*** Opening of DATA SUPPLIED ***
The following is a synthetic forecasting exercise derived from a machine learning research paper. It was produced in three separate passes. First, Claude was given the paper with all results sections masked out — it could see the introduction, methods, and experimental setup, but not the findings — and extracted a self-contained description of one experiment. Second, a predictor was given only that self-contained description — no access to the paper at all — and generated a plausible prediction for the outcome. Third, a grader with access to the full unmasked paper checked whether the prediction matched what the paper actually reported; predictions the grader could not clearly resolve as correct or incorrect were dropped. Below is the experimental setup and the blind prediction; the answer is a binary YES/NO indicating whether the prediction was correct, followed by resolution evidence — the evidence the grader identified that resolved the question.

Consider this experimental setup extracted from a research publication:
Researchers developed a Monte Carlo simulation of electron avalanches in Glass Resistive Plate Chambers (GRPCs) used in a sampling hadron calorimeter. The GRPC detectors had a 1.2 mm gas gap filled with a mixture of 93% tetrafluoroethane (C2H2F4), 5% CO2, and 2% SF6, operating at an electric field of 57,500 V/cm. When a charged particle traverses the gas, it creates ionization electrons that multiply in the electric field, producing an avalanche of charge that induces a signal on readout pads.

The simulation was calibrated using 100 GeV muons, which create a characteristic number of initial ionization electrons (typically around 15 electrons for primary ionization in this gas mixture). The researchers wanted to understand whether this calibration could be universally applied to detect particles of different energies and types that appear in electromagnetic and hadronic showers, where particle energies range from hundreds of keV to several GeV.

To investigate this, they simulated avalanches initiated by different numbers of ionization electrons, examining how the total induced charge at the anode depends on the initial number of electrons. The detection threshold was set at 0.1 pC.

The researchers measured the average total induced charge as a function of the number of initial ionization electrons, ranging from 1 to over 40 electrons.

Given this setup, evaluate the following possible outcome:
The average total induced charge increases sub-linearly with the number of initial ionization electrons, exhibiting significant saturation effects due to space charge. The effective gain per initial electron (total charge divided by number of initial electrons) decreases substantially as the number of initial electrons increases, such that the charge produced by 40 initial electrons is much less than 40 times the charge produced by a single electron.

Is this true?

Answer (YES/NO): YES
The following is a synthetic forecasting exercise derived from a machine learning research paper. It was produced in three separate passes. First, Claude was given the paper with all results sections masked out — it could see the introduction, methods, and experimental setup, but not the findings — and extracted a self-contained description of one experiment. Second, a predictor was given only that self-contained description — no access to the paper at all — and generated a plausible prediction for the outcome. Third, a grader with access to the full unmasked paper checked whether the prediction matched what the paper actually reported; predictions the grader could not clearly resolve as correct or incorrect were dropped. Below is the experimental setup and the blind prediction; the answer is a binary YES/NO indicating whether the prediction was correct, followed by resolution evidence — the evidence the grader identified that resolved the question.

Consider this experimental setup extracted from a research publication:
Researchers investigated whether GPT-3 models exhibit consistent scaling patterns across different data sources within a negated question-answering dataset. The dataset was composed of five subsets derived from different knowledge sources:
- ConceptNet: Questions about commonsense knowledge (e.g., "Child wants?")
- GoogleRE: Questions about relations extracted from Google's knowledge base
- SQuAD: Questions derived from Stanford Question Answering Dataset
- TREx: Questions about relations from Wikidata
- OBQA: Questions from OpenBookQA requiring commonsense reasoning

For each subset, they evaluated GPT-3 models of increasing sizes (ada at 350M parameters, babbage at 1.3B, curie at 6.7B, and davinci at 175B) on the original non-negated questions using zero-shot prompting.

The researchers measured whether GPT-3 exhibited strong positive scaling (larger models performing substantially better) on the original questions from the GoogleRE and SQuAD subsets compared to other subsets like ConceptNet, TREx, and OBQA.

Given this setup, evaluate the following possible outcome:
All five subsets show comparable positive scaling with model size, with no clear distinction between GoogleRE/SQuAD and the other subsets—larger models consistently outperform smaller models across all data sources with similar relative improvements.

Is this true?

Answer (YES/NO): NO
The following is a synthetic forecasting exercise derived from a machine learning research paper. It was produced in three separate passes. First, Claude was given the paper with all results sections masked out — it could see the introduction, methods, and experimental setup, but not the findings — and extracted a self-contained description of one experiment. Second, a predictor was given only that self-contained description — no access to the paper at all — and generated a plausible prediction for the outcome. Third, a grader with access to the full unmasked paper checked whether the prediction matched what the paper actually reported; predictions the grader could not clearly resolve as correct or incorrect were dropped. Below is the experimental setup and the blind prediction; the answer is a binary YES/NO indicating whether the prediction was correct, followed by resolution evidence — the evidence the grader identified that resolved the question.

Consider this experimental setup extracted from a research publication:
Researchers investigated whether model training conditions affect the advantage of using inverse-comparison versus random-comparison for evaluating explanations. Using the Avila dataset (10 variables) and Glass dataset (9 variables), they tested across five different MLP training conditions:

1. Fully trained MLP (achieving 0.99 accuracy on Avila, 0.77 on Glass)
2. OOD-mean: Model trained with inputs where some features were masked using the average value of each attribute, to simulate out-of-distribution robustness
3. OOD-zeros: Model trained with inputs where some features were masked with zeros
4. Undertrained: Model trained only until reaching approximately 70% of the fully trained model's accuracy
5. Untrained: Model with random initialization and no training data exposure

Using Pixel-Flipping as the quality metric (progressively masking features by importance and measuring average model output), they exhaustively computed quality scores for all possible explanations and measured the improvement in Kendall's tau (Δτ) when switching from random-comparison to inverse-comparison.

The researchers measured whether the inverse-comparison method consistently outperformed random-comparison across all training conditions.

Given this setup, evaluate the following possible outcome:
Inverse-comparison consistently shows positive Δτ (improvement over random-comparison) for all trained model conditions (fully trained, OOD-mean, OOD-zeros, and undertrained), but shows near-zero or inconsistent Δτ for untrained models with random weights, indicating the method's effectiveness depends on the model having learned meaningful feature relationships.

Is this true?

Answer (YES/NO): NO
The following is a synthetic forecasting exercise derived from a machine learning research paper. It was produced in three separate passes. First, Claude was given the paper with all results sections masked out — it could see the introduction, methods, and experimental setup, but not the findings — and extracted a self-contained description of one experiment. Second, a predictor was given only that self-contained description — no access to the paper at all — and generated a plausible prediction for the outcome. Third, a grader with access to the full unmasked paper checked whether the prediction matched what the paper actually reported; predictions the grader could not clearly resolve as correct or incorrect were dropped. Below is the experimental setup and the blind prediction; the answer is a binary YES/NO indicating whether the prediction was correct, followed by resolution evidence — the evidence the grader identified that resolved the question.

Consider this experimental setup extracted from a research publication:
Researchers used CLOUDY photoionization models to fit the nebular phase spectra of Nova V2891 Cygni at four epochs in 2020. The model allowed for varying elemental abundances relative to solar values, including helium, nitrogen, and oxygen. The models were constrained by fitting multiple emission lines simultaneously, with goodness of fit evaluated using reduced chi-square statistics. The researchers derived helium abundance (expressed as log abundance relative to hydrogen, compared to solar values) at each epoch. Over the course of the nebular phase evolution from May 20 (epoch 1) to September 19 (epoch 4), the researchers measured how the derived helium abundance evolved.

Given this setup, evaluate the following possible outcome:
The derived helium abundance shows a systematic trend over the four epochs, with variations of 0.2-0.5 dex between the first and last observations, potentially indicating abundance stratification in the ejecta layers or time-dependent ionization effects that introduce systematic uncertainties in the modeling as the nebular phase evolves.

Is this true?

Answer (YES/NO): NO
*** Close of DATA SUPPLIED ***
EXERCISE GOAL - What lines in the entries above hold "SQuAD"? Copy every one.

ANSWER TO THIS EXERCISE -
- SQuAD: Questions derived from Stanford Question Answering Dataset
The researchers measured whether GPT-3 exhibited strong positive scaling (larger models performing substantially better) on the original questions from the GoogleRE and SQuAD subsets compared to other subsets like ConceptNet, TREx, and OBQA.
All five subsets show comparable positive scaling with model size, with no clear distinction between GoogleRE/SQuAD and the other subsets—larger models consistently outperform smaller models across all data sources with similar relative improvements.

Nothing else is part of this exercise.